Defending rights of the child

(Edmonton) A professor in the Faculty of Extension will accompany six Aboriginal youth to Geneva next month to share their grievances with the United Nations Committee on the Rights of the Child.

The teenagers, from First Nations communities across Canada, will describe to the committee on Feb. 6 what it feels like to grow up receiving fewer government services such as education, health care and child welfare on reserves, says Cindy Blackstock, executive director of the First Nations Child and Family Caring Society of Canada.

“These kids want to say, ‘We know we’re getting less because of who we are,’” says Blackstock, who says highlighting revelations of poor living conditions in Attawapiskat will be high on the delegation’s agenda.

“It wasn’t OK for African-American children to be told to get into a separate line because of who they were, and yet we’re doing that right here in Canada. [The children] want to say, ‘We know what’s happening to us, we know why, and we’re really worried about our future.’”

Blackstock and her group struck a partnership with the extension faculty last year to conduct community-engaged research on the rights of children. She helped the Geneva youth delegation write its presentation and raise funds for the trip.
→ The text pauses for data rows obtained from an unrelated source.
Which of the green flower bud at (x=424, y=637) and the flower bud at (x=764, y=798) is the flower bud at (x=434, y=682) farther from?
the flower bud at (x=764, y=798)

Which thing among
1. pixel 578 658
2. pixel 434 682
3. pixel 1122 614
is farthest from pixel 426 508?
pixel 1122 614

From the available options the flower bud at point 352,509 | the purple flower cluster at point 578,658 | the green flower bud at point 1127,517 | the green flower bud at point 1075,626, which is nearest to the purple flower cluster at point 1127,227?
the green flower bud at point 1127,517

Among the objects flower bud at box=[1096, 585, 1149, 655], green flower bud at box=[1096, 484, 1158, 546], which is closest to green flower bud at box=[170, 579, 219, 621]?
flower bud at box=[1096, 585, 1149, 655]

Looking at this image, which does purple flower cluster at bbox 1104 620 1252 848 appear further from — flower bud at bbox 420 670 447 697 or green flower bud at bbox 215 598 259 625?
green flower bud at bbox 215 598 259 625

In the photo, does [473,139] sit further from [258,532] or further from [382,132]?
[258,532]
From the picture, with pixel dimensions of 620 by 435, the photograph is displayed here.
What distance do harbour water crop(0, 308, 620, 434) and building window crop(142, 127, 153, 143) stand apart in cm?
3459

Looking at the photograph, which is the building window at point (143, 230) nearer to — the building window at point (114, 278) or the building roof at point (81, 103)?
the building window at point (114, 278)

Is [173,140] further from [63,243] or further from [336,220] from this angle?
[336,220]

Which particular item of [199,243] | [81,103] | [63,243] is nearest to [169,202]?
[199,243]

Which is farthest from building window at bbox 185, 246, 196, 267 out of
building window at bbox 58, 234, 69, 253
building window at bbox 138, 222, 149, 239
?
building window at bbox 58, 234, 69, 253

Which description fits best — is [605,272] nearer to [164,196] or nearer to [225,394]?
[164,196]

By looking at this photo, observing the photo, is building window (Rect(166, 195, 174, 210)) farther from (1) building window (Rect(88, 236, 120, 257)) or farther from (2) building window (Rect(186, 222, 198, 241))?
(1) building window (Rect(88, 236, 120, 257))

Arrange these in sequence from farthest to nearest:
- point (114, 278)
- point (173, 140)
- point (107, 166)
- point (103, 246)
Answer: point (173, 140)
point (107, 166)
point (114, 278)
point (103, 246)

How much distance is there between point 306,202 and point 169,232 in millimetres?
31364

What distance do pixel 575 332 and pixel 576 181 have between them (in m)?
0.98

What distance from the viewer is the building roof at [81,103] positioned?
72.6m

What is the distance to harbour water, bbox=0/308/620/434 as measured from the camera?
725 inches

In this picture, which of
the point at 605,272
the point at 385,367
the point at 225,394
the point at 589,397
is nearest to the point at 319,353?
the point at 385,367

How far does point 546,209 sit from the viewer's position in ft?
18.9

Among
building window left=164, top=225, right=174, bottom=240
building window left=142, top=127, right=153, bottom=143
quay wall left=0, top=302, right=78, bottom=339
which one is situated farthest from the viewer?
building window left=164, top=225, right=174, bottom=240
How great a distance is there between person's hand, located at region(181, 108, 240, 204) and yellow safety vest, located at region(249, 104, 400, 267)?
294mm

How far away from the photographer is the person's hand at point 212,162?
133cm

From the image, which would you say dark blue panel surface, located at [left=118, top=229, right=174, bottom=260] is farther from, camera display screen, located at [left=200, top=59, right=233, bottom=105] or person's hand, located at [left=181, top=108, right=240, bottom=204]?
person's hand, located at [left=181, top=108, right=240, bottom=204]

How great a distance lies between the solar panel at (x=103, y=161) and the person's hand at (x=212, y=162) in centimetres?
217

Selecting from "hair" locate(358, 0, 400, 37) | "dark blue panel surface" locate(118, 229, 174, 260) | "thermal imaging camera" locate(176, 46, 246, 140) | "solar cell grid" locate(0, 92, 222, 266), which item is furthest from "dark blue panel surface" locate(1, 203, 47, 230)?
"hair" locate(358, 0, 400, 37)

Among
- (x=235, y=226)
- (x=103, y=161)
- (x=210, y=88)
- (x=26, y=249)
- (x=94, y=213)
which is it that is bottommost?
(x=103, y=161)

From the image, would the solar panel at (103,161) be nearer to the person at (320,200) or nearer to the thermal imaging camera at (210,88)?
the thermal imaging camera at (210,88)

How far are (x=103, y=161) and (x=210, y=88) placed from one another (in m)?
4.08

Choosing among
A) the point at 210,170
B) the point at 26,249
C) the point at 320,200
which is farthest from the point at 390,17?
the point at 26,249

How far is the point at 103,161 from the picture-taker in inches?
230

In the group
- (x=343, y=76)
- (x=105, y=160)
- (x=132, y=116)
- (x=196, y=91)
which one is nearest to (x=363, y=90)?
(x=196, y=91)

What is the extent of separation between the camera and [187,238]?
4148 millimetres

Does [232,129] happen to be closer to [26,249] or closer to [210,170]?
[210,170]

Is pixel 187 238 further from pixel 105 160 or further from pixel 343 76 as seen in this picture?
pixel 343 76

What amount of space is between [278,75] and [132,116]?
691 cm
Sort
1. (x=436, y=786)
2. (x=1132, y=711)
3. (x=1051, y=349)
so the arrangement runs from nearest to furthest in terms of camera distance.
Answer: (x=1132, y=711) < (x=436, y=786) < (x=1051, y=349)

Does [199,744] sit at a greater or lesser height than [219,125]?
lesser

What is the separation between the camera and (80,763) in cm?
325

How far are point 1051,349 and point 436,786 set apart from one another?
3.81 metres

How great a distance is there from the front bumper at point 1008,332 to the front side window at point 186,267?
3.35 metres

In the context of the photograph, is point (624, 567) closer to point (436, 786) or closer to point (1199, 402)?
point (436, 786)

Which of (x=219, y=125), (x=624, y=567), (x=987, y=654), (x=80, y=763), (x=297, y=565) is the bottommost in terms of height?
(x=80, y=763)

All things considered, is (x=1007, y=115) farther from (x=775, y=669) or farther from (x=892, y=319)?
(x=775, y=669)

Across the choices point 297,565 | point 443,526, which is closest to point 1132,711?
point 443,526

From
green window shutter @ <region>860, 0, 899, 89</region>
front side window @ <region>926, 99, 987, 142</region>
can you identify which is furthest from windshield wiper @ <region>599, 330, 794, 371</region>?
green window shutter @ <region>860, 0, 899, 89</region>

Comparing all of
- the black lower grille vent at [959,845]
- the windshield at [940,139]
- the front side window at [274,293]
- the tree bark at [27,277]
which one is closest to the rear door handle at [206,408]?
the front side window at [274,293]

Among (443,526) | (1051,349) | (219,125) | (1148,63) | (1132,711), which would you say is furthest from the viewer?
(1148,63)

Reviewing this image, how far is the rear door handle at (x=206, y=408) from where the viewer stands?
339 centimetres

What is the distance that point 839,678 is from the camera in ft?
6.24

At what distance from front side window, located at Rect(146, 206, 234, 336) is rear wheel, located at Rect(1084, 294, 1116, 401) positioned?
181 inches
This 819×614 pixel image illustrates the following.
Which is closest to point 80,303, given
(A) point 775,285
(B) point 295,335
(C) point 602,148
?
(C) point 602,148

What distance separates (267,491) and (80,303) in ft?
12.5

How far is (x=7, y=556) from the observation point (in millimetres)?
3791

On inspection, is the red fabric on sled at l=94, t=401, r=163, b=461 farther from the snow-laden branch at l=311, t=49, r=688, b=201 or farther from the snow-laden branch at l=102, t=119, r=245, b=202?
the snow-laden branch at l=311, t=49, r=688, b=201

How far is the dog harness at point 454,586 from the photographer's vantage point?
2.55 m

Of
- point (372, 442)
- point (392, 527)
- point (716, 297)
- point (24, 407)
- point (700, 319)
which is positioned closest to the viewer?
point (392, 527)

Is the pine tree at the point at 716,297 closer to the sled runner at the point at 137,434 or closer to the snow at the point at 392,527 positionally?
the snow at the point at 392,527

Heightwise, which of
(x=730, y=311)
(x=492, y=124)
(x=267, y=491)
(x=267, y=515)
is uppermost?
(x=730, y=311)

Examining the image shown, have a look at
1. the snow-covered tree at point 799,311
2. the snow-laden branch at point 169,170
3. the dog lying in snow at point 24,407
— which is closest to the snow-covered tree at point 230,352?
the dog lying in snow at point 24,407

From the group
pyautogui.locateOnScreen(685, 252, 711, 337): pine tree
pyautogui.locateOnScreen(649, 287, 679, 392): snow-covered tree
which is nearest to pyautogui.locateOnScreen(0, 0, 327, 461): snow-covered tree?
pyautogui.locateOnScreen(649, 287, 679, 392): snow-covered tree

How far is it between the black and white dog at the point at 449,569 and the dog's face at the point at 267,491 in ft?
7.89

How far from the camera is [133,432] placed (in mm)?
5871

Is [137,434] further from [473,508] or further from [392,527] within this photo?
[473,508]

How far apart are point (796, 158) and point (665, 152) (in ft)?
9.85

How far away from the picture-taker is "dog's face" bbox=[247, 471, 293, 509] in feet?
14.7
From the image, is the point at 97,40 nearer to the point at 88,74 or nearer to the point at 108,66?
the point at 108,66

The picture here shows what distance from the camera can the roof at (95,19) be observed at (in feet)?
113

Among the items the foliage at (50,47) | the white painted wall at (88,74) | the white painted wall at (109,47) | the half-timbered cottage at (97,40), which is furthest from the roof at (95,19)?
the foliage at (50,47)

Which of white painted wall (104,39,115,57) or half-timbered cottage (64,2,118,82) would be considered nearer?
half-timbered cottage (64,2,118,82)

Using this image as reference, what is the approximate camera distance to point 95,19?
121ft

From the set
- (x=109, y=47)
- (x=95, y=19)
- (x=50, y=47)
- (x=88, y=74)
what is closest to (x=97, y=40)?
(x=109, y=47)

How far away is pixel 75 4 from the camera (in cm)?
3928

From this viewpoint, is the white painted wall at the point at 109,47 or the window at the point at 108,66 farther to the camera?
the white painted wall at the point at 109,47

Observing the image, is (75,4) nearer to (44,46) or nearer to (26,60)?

A member of the Gitksan Nation, she has worked in the field of child and family services for more than 20 years. Her key interests include exploring and addressing the causes of disadvantage for Aboriginal children and families by promoting equitable and culturally based interventions. In partnership with indigenous peoples around the globe, Blackstock has helped develop United Nations instruments on indigenous child rights.

“What I want to do is raise a generation of children who know they can be active agents of change,” she says. “So when they grow up concerned about the environment or persons with disabilities or some other concern, they have just the tools to change Canada for the better.”

The trip to Geneva was inspired by the late Shannen Koostachin, a youth-education advocate from Attawapiskat First Nation who met with the federal minister of Indian Affairs in 2008 demanding proper schools and culturally based education for First Nations children on reserves. Her own school was in run-down portable trailers situated beside a toxic waste dump.

Koostachin was nominated in 2008 for the international Children’s Peace Prize, awarded by Nobel laureates. She died in a car accident in 2010. An advocacy group called Shannon’s Dream was set up in her honour.

Sixteen-year-old Chelsea Edwards represents Shannen’s Dream and is among the delegates going to Geneva next month. “I hope the prime minister will do the right thing, but we are tired of waiting.”

“There are multiple solutions on the table, and racial discrimination against children is not a legitimate fiscal-restraint measure,” says Blackstock. “Children only have one childhood. Canada must treat First Nations children fairly now.”